**Source document**
--

Helaman 15

Much of this chapter is a warning for the Nephites, and compares the Lamanites and the Nephites and their prophetic future. It’s typical for those who have not read the Book of Mormon in depth to think that the Book of Mormon is a straightforward account of “good guys” and “bad guys” (such as described by Thomas O’Dea, for instance). I’d wager that most of those who’ve read the book through realise this is not the case, and this chapter is likewise a good instance of that. At first, even while warning the Nephites, it seems to be making that distinction (vv. 3-4):

Yea, wo unto this people who are called the people of Nephi except they shall repent, when they shall see all these signs and wonders which shall be showed unto them; for behold, they have been a chosen people of the Lord; yea, the people of Nephi hath he loved, and also hath he chastened them; yea, in the days of their iniquities hath he chastened them because he loveth them.

--

**Supplied material**
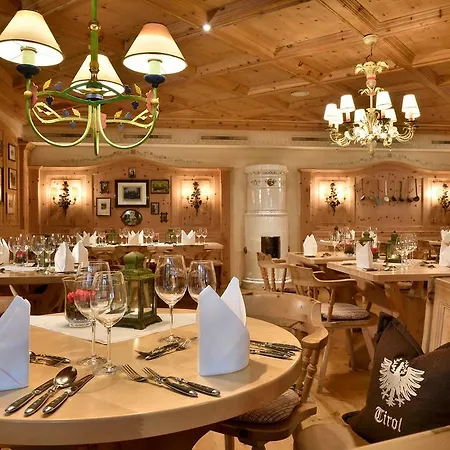 Krumers Alpin – Your Mountain Oasis 4* Seefeld in Tirol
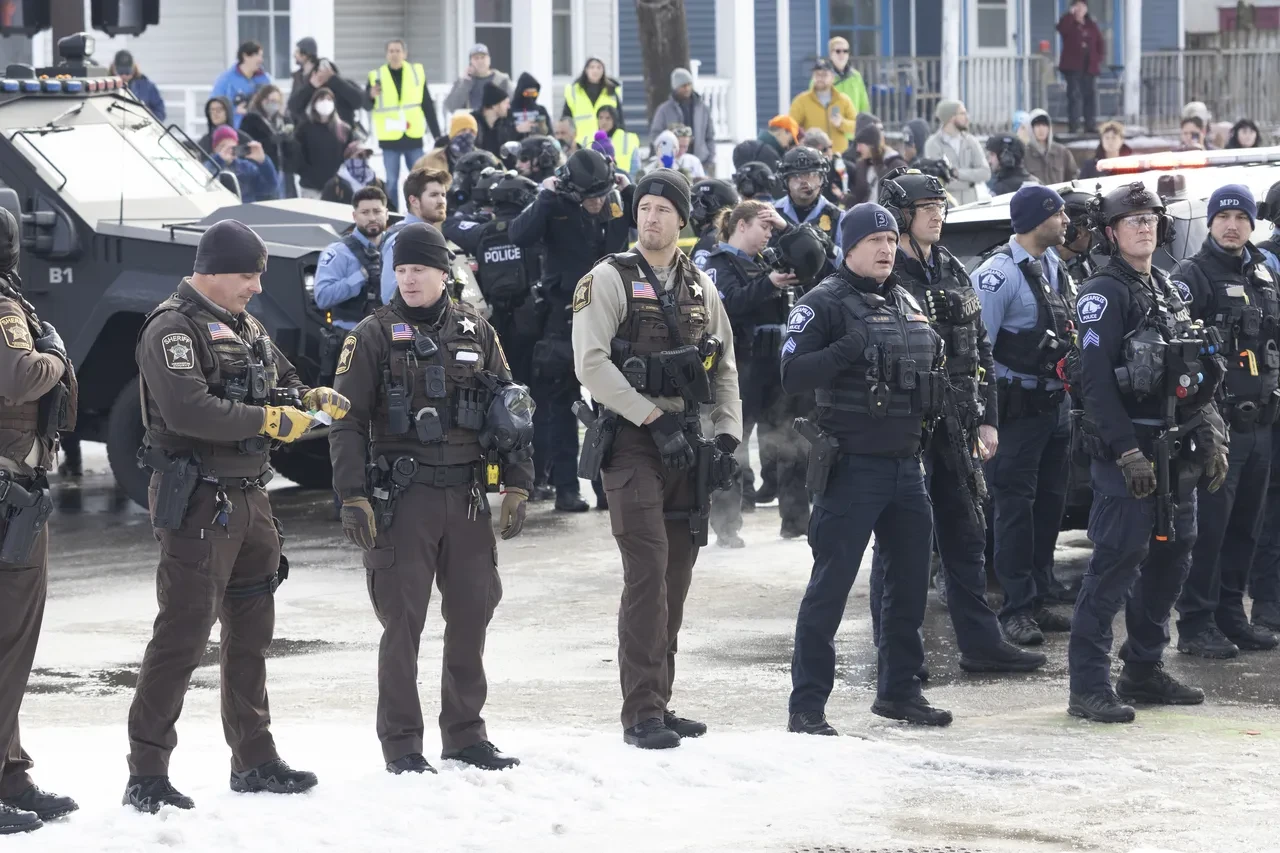 ABD'yi karıştıran cinayet! Göçmen polisi dehşet saçtı, halk sokaklara döküldü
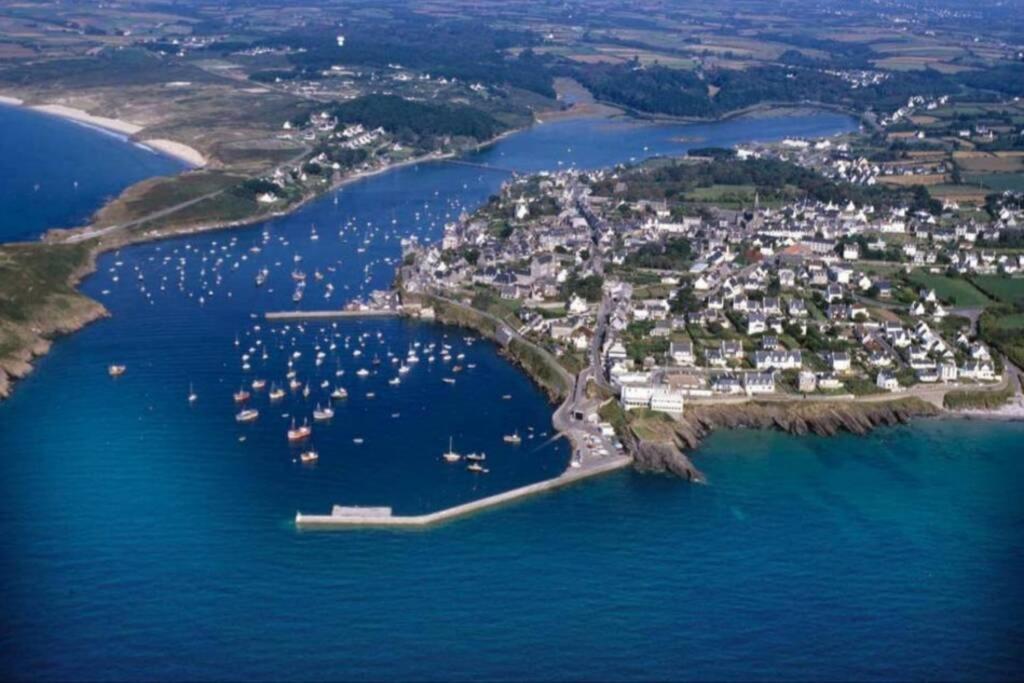 Pied à terre pour des vacances au bord de la mer Le Conquet Esterno foto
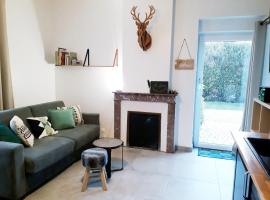 Gite Aux Lauriers，位于默兹河畔拉克鲁瓦的酒店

--

**Instruction**
Repeat the passage of the Helaman 15 commentary that opens with the words "Yea, wo unto" and closes with "he loveth them.", replacing each "chastened" with "corrected".

**Result**
Yea, wo unto this people who are called the people of Nephi except they shall repent, when they shall see all these signs and wonders which shall be showed unto them; for behold, they have been a chosen people of the Lord; yea, the people of Nephi hath he loved, and also hath he corrected them; yea, in the days of their iniquities hath he corrected them because he loveth them.